To disable connection pooling, one can set the following connection pool properties:

testOnBorrow=true
timeBetweenEvictionRunsMillis=0
maxIdle=0
minIdle=0

This may be useful for troubleshooting some configurations.

Passing Options Directly to the JDBC Driver

Any options with the prefix ext. will be passed directly to the JDBC Driver. Tomcat connection pool properties do not need to be prefixed with ext.

Any unknown options will be ignored.


MongoDB Options

mongodb.uri

Default  
Required Yes
Description The URI for the MongoDB connection.

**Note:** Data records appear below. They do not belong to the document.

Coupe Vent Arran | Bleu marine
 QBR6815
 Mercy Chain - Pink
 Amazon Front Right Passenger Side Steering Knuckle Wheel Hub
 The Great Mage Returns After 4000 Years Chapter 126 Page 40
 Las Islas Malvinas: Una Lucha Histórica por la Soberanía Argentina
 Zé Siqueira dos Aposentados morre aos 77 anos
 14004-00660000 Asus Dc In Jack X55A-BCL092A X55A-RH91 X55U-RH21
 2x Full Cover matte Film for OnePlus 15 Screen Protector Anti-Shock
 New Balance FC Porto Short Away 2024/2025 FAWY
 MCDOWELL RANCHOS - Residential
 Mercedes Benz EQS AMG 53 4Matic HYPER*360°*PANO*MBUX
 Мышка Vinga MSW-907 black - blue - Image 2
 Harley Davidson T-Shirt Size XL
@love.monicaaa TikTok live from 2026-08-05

Examples: mongodb://localhost/mydb or mongodb+srv://myUserName:myP4ssw0rd@cluster0-kgprod.company.com/mydb

Elasticsearch Options

elasticsearch.rest.urls

Default  
Required Yes
Description Whitespace-delimited list of connection host/port values for Elasticsearch. Example: server1:9200 server2:9200 server3:9200

elasticsearch.indexes

Default All accessible indexes available at elasticsearch.rest.urls
Required No
Description A comma-delimited list of indexes to make available from this data source.

elasticsearch.username

Default  
Required No
Description Username for Elasticsearch connections.

elasticsearch.password

Default  
Required No
Description Password for Elasticsearch connections.

Cassandra Options

cassandra.contact.point

Default  
Required Yes
Description The address of the Cassandra node(s) that the driver uses to discover the cluster topology. Example: cassandra.abc.com

cassandra.port

Default 9042
Required No
Description The port to use to connect to the Cassandra host.

cassandra.keyspace

Default  
Required Yes
Description The Cassandra keyspace to use for this session.

cassandra.username

Default  
Required No
Description The username for the Cassandra cluster.

cassandra.password

Default  
Required No
Description The password for the Cassandra cluster.

cassandra.allow.filtering

Default false
Required No
Description Whether to include the ALLOW FILTERING clause at the end of Cassandra CQL queries. Not recommended for production use.

SPARQL Engine/Service Options

sparql.url

Default  
Required Yes
Description SPARQL query endpoint/connection string with database specified, i.e. http://myhost:26023/testdb/query

sparql.username

Default  
Required No
Description The username to access the SPARQL endpoint.

sparql.password

Default  
Required No
Description The password to access the SPARQL endpoint.

sparql.graphname

Default  
Required Yes
Description The graph name on the SPARQL endpoint to be mapped as virtual graph.

sparql.statsbasedoptimization

Default true
Required No
Description Whether to enable statistics-based optimization while accessing the SPARQL endpoint.